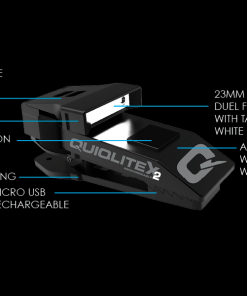 quiqx2 features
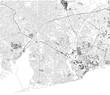 Mappa di Accra, vista satellitare, città, Ghana. Strade. Africa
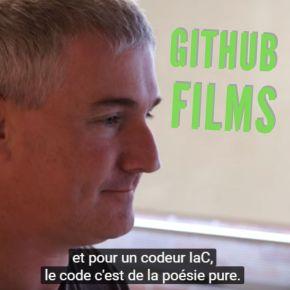 GitHub Films
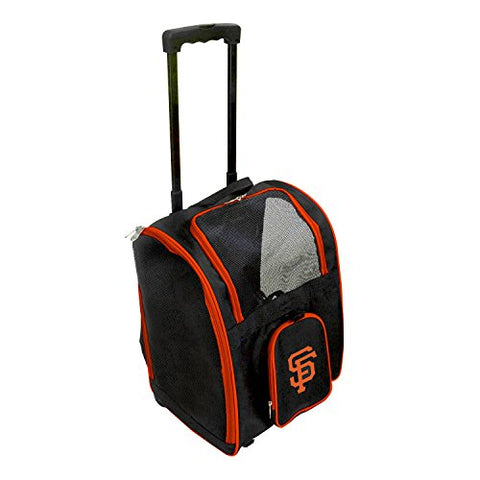 Sports Bags By Mojolicensing Mlb Premium Pet Carrier Bag With Wheels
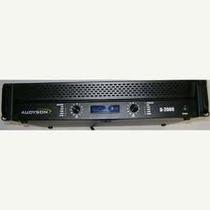 Amplificador Audio Profesional Audyson Poder Mod. D-1500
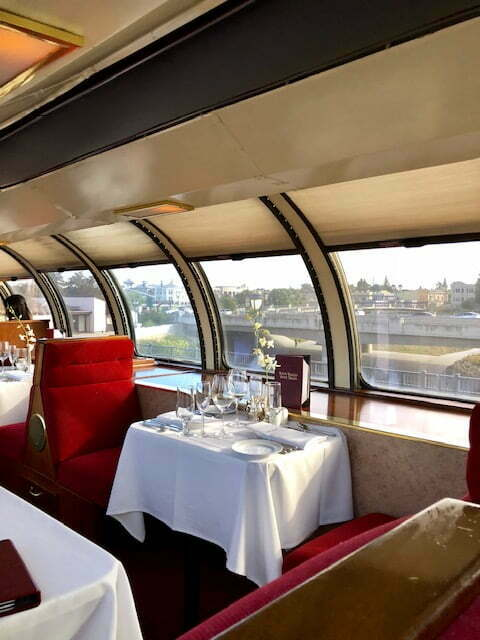 The Incredible Ride Aboard the Napa Valley Wine Train 3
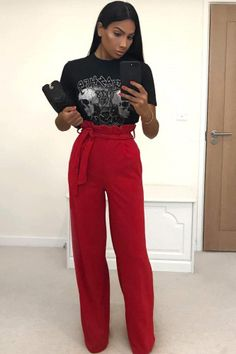Red Paper Bag Tie Waist Wide Leg Trousers #Fashion #Trends #Style #Beauty #Outfit #Ideas #Trends #Lifestyle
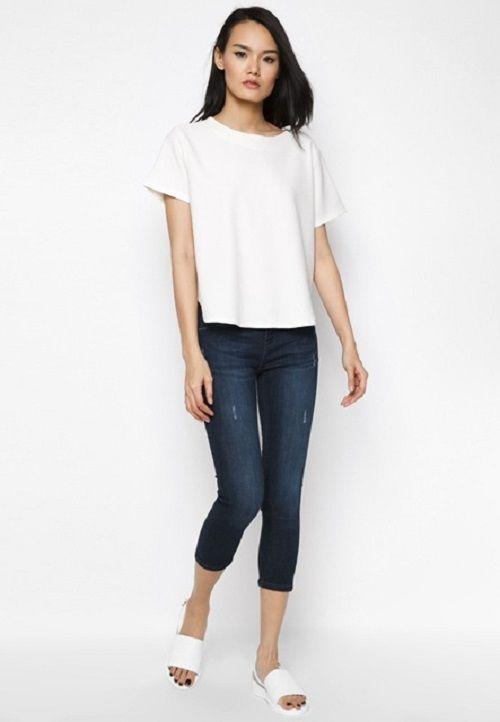 Đa dạng quần jean nữ lửng cho phái đẹp tha hồ lựa chọn - Ảnh 1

•••

What the task requires> In the listing, find the line with "The Incredible Ride" and retype exactly from there through the last line, both included, leaving the pictures out.

Expected answer>
 The Incredible Ride Aboard the Napa Valley Wine Train 3
Red Paper Bag Tie Waist Wide Leg Trousers #Fashion #Trends #Style #Beauty #Outfit #Ideas #Trends #Lifestyle
 Đa dạng quần jean nữ lửng cho phái đẹp tha hồ lựa chọn - Ảnh 1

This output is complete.